— EXERCISE MATERIAL —
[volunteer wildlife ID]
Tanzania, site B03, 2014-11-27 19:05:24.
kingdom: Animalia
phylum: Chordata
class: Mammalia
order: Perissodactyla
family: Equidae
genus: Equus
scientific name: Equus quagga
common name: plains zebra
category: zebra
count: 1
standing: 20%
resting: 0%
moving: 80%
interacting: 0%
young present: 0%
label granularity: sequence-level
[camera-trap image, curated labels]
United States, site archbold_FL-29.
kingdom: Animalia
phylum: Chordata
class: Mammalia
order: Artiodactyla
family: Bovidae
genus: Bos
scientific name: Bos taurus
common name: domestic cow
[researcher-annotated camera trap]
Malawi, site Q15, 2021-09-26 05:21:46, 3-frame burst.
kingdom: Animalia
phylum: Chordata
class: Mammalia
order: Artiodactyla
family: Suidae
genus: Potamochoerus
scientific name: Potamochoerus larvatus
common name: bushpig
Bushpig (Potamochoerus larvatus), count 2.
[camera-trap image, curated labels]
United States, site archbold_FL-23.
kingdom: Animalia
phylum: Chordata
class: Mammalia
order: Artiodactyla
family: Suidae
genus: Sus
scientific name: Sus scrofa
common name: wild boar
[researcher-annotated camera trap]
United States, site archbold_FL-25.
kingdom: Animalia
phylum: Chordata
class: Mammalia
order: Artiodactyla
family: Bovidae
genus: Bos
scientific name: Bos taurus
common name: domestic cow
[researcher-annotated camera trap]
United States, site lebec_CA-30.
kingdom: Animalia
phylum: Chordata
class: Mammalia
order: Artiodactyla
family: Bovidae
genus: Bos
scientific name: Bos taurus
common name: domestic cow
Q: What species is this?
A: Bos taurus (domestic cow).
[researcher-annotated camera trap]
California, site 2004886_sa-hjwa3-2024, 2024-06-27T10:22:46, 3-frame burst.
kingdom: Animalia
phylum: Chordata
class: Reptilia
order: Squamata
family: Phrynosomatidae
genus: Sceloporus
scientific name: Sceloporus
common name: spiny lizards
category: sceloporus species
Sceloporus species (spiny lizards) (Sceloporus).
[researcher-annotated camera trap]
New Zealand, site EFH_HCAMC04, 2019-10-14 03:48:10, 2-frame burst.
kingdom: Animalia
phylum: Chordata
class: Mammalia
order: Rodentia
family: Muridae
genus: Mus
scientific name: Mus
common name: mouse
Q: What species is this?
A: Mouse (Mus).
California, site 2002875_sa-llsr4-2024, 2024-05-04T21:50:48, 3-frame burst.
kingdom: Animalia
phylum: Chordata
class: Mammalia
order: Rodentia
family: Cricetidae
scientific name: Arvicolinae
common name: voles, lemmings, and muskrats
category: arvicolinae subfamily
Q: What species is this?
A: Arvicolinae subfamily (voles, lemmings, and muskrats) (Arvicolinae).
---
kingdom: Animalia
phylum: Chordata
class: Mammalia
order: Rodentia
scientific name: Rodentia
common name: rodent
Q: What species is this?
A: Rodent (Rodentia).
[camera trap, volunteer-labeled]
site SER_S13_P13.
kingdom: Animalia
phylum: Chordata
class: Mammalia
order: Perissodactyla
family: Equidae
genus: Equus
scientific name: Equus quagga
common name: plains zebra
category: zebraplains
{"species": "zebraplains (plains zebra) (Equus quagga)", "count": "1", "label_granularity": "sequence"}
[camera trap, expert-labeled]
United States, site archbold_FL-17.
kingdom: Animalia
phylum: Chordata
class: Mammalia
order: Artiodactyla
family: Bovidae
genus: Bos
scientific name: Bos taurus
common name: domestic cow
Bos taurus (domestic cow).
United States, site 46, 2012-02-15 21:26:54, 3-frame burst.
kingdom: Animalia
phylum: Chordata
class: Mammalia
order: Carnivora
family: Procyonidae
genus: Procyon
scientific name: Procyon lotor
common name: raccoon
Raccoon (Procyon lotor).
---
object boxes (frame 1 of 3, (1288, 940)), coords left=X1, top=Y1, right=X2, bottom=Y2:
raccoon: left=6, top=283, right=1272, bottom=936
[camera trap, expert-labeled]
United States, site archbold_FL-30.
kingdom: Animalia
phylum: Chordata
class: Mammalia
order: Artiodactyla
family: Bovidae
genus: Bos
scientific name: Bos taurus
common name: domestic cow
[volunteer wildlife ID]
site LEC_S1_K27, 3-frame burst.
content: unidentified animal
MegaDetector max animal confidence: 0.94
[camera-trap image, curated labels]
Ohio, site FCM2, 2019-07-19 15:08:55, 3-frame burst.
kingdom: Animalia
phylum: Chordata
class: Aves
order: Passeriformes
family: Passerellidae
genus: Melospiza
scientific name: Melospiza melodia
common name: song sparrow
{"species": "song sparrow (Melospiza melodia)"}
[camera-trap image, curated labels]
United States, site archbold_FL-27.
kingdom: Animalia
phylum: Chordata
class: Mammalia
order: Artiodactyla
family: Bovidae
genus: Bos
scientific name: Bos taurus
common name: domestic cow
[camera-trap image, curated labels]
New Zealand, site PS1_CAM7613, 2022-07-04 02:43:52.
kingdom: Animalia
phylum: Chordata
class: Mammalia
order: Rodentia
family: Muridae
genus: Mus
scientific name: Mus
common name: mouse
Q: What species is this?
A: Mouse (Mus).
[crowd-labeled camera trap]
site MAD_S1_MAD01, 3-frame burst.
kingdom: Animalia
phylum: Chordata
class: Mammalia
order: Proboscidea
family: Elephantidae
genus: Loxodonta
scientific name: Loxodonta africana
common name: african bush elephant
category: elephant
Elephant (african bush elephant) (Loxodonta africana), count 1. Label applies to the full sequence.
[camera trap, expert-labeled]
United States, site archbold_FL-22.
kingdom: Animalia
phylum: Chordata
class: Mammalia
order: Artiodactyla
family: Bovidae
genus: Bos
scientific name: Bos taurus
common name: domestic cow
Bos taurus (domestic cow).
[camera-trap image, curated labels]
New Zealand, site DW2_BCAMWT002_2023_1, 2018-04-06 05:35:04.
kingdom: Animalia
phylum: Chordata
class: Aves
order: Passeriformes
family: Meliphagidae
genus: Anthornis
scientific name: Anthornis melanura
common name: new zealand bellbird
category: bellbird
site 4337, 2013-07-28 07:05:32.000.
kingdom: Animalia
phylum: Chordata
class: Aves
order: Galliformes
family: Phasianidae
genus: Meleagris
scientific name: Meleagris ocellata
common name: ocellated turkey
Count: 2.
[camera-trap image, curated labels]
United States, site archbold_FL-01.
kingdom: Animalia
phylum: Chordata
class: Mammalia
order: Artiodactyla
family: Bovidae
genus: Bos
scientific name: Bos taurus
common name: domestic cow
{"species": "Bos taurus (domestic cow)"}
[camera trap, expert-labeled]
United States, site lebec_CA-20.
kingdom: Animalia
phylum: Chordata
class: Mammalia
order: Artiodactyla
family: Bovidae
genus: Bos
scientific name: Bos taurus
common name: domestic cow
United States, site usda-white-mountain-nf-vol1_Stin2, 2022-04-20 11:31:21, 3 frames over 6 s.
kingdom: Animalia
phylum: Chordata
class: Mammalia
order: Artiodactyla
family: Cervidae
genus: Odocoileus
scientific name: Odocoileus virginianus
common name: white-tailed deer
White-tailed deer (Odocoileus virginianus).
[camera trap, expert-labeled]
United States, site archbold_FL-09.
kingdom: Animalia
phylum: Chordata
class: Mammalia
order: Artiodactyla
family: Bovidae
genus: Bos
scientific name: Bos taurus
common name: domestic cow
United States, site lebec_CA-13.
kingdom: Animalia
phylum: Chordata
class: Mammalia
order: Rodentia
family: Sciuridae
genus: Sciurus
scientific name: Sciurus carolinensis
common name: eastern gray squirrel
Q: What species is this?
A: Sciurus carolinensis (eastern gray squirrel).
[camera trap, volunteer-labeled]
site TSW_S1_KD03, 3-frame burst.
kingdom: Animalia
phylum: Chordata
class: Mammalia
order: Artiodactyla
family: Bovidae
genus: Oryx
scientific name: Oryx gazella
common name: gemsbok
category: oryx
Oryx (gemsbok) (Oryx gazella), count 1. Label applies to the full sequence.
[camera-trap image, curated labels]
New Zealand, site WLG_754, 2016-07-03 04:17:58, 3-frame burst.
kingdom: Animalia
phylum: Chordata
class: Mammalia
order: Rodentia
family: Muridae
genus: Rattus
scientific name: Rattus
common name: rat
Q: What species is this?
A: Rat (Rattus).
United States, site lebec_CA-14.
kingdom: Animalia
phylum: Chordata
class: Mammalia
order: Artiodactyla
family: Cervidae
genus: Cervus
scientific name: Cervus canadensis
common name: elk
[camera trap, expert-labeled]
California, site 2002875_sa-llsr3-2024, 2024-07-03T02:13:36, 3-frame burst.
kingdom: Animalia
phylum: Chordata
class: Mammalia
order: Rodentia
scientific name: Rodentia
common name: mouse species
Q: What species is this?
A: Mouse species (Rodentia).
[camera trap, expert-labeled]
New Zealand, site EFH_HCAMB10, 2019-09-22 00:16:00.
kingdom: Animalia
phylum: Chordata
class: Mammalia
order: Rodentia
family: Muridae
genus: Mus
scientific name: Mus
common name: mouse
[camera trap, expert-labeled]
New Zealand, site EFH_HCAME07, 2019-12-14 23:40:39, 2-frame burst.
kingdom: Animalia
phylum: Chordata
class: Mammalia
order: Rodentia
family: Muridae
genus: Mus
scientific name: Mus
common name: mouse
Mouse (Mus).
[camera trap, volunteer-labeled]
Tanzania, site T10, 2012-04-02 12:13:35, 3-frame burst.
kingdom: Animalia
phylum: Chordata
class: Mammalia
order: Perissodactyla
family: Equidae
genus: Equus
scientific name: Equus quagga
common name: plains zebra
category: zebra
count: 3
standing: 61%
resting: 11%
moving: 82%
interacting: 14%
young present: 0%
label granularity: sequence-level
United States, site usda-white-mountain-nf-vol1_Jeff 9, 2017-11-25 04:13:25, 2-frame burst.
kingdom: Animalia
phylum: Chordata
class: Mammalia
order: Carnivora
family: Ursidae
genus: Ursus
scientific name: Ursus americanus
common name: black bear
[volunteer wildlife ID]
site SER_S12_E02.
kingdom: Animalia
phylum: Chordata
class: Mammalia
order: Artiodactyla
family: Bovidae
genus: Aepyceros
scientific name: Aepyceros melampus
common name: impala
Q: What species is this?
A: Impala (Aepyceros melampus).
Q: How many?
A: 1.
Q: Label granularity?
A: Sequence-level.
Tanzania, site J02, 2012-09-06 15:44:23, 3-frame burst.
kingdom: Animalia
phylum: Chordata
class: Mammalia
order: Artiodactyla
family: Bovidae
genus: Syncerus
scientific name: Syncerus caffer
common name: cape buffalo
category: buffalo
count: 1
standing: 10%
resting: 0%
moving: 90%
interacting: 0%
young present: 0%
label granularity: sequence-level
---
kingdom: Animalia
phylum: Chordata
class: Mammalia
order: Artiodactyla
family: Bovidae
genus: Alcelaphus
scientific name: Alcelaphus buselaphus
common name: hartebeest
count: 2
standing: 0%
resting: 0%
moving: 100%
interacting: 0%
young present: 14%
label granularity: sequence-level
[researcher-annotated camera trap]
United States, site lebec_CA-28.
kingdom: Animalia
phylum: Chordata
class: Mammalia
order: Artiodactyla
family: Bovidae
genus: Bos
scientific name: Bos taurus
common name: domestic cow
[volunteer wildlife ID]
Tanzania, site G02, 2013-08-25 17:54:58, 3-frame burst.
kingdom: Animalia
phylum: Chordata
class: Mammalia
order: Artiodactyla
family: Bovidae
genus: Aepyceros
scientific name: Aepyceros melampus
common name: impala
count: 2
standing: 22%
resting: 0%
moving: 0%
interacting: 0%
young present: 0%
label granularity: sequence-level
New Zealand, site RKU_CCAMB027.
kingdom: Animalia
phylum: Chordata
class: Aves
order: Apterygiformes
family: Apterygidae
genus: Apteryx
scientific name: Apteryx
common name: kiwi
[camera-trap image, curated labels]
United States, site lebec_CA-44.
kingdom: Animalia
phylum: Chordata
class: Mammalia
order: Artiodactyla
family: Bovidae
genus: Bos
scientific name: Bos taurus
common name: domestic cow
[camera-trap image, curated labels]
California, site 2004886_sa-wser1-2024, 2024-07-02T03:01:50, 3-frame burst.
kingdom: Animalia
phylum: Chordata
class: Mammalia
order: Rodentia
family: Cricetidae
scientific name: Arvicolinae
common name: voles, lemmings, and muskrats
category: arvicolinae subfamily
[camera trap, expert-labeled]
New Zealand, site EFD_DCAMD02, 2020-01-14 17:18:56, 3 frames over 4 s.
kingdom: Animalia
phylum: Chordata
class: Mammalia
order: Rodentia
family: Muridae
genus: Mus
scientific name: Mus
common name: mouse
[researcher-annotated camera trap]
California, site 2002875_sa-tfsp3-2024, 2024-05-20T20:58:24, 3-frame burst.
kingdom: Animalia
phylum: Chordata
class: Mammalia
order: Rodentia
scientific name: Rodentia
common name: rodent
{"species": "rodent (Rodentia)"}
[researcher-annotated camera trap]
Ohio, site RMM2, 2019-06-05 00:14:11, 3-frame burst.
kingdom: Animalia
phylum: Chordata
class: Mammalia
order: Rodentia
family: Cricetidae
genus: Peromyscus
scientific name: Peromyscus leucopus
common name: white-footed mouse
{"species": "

— TRY IT —
Start at the first line of the entries above. Set down each line exactly through the one with "scientific name: Sceloporus", and stop there.

— ANSWER BELOW —
[volunteer wildlife ID]
Tanzania, site B03, 2014-11-27 19:05:24.
kingdom: Animalia
phylum: Chordata
class: Mammalia
order: Perissodactyla
family: Equidae
genus: Equus
scientific name: Equus quagga
common name: plains zebra
category: zebra
count: 1
standing: 20%
resting: 0%
moving: 80%
interacting: 0%
young present: 0%
label granularity: sequence-level
[camera-trap image, curated labels]
United States, site archbold_FL-29.
kingdom: Animalia
phylum: Chordata
class: Mammalia
order: Artiodactyla
family: Bovidae
genus: Bos
scientific name: Bos taurus
common name: domestic cow
[researcher-annotated camera trap]
Malawi, site Q15, 2021-09-26 05:21:46, 3-frame burst.
kingdom: Animalia
phylum: Chordata
class: Mammalia
order: Artiodactyla
family: Suidae
genus: Potamochoerus
scientific name: Potamochoerus larvatus
common name: bushpig
Bushpig (Potamochoerus larvatus), count 2.
[camera-trap image, curated labels]
United States, site archbold_FL-23.
kingdom: Animalia
phylum: Chordata
class: Mammalia
order: Artiodactyla
family: Suidae
genus: Sus
scientific name: Sus scrofa
common name: wild boar
[researcher-annotated camera trap]
United States, site archbold_FL-25.
kingdom: Animalia
phylum: Chordata
class: Mammalia
order: Artiodactyla
family: Bovidae
genus: Bos
scientific name: Bos taurus
common name: domestic cow
[researcher-annotated camera trap]
United States, site lebec_CA-30.
kingdom: Animalia
phylum: Chordata
class: Mammalia
order: Artiodactyla
family: Bovidae
genus: Bos
scientific name: Bos taurus
common name: domestic cow
Q: What species is this?
A: Bos taurus (domestic cow).
[researcher-annotated camera trap]
California, site 2004886_sa-hjwa3-2024, 2024-06-27T10:22:46, 3-frame burst.
kingdom: Animalia
phylum: Chordata
class: Reptilia
order: Squamata
family: Phrynosomatidae
genus: Sceloporus
scientific name: Sceloporus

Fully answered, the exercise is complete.